■ **WORK REQUIRED**: Each line of the records that follow must come back exactly, with pictures skipped.

((

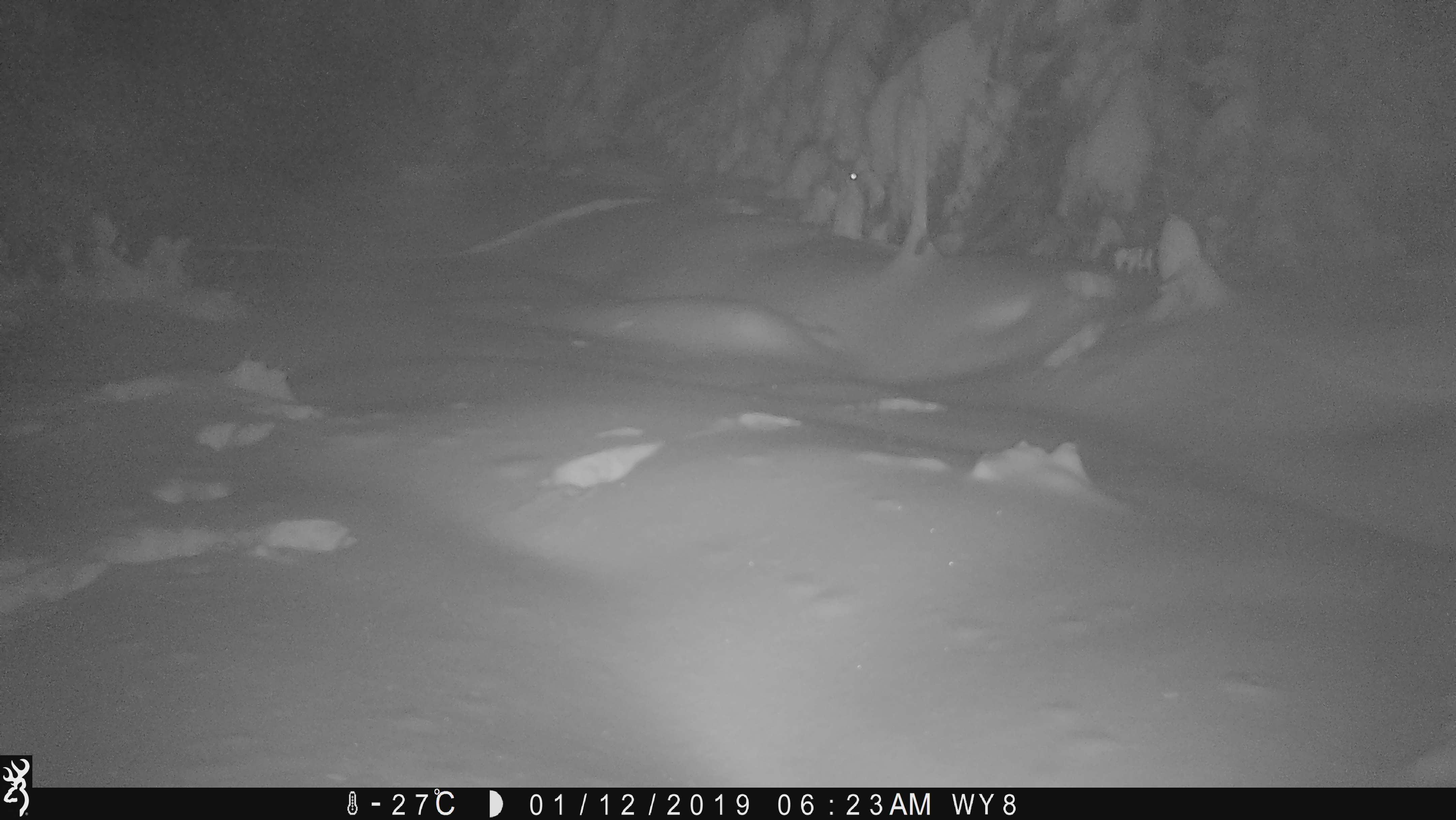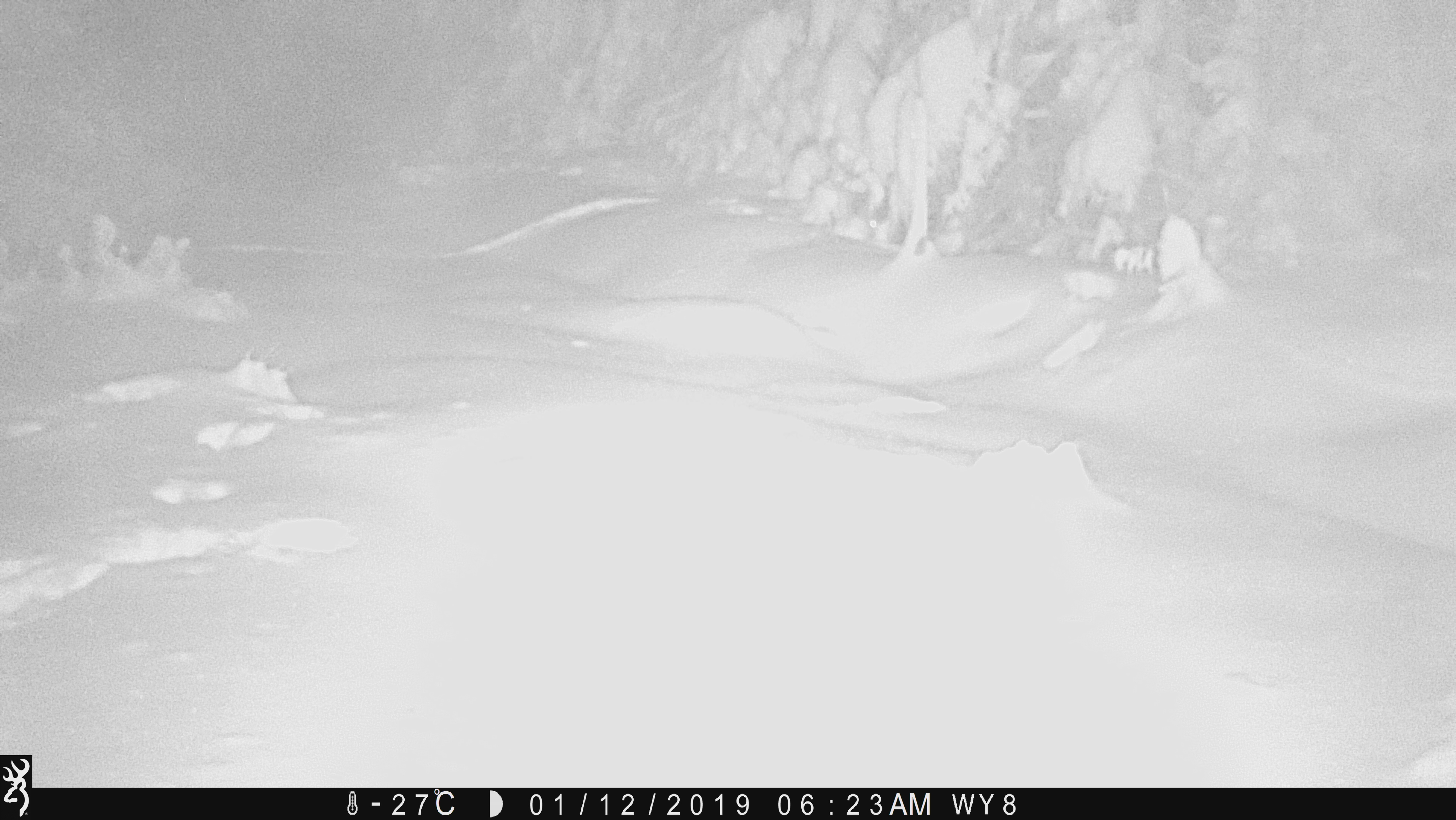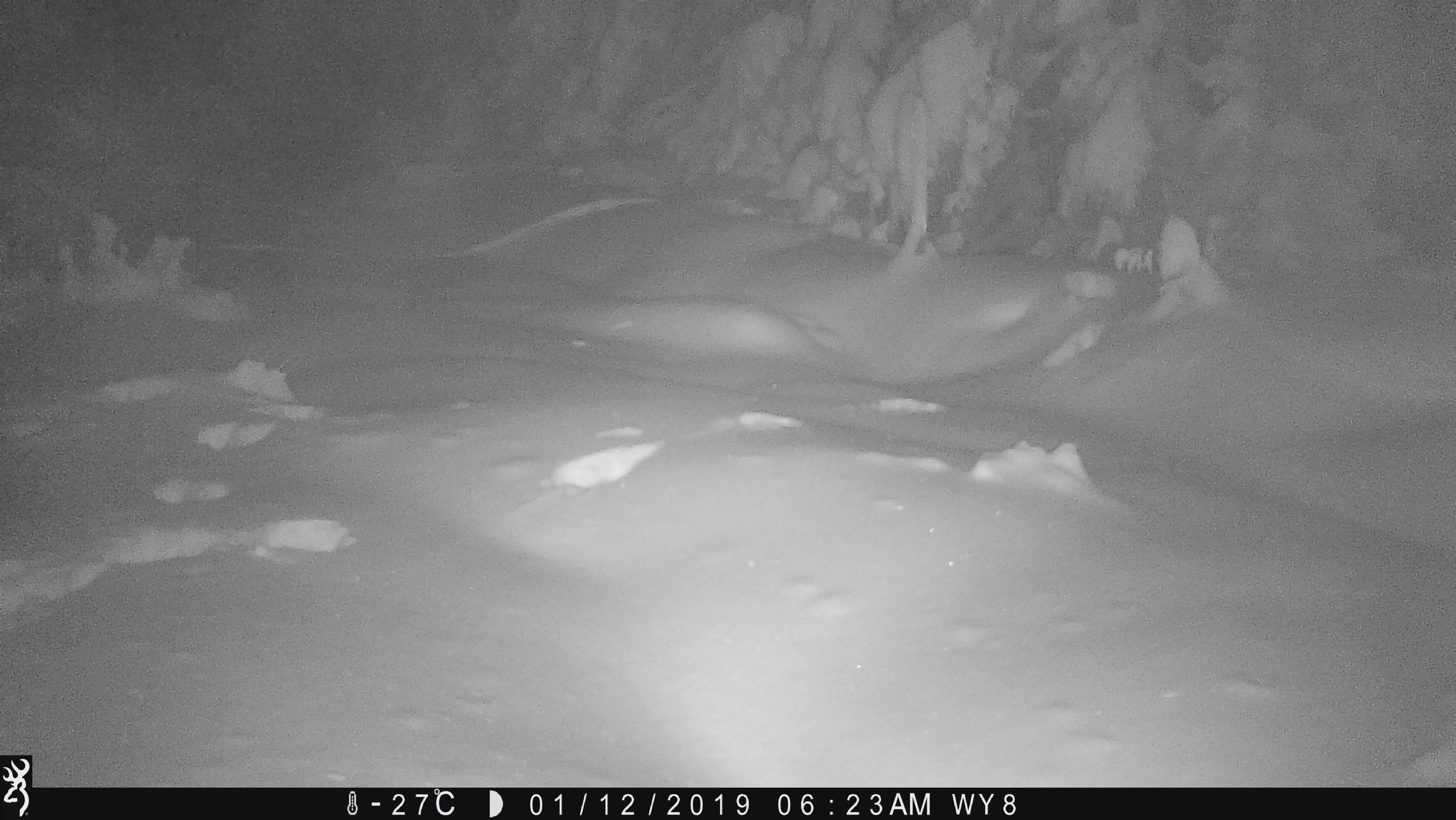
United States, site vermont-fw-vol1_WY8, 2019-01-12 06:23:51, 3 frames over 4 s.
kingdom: Animalia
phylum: Chordata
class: Mammalia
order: Lagomorpha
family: Leporidae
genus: Lepus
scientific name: Lepus americanus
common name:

))

■ **ANSWER SECTION**:
United States, site vermont-fw-vol1_WY8, 2019-01-12 06:23:51, 3 frames over 4 s.
kingdom: Animalia
phylum: Chordata
class: Mammalia
order: Lagomorpha
family: Leporidae
genus: Lepus
scientific name: Lepus americanus
common name:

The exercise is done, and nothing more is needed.